▶ _Document text_:
PaceXL 2
Summary of options and features
This document is also available in html format. Please contact the publishers.
Publishing details
PaceXL Add-in for Statistics, Version 2
ISBN: 0-958-6201-1-3
© 2003
Authors: Robin G. Boyle and Hugh B. Sarjeant
Published by:
Cicada Bay Pty Ltd
PO Box 343
Hampton Vic
Australia 3188
Phone/Fax 61-3-9521 0319
Email:
www.pacexl.com
TOPICS COVERED IN THIS DOCUMENT:
Key features of PaceXL
Charts and Graphs
Ungrouped Data
Tabulations and Histograms
Grouped Data
Probability Distributions
Intervals and Tests
Analysis of Variance
Regression and Correlation
Time Series Analysis
Index Numbers
Quality Control Charts
KEY FEATURES OF PACEXL
PaceXL is a statistics and charts add-in for Microsoft Excel, designed for introductory and intermediate courses.
PaceXL as an Add-in
· PaceXL operates inside Excel using its own added-in menu and toolbars.
· The full capabilities of Excel are retained.
· Excel is used for the input of data, and for the output for calculations, graphs and reports.
· PaceXL. works 'inside' Excel to streamline statistical analysis.
· It provides an extended range of statistical and graphical options.
· Several Excel workbooks using PaceXL can be open at once.
· Several distinct data sets can be stored on the one worksheet.
· In theory, over 200 variables and over 15,000 observations are permitted in a data set.
Menu, toolbar and dialogs
· PaceXL has its own menu item in the main Excel menu.
· Special PaceXL toolbars are used for general options and for charts.
· PaceXL options are activated by selecting from the PaceXL menu or toolbars.
· Each selection opens its own dialog window, from which calculations and charts can be generated.

▶ _Recorded data_:
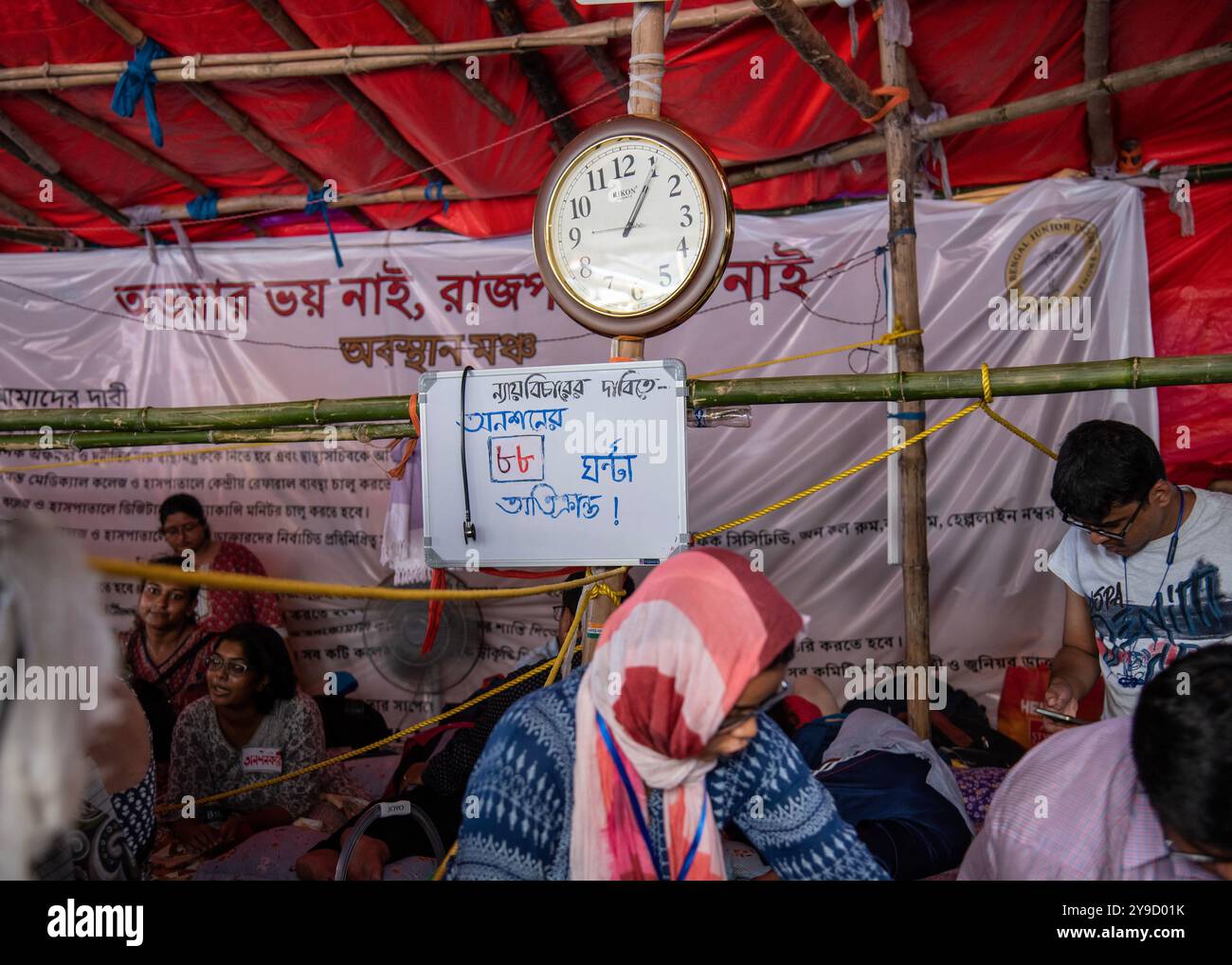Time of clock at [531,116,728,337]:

...

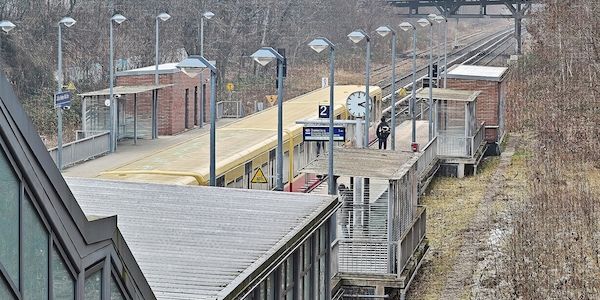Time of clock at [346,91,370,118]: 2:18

▶ _Work to do_:
- a) Copy the passage of the PaceXL summary starting with "PaceXL as an" and going on through "open at once.".
- b) According to the PaceXL summary, how many variables and observations are permitted in a data set, in theory?
Rely only on the text about PaceXL when working on these tasks.

▶ _Replies_:
- a)
PaceXL as an Add-in
· PaceXL operates inside Excel using its own added-in menu and toolbars.
· The full capabilities of Excel are retained.
· Excel is used for the input of data, and for the output for calculations, graphs and reports.
· PaceXL. works 'inside' Excel to streamline statistical analysis.
· It provides an extended range of statistical and graphical options.
· Several Excel workbooks using PaceXL can be open at once.

- b) Over 200 variables and over 15,000 observations.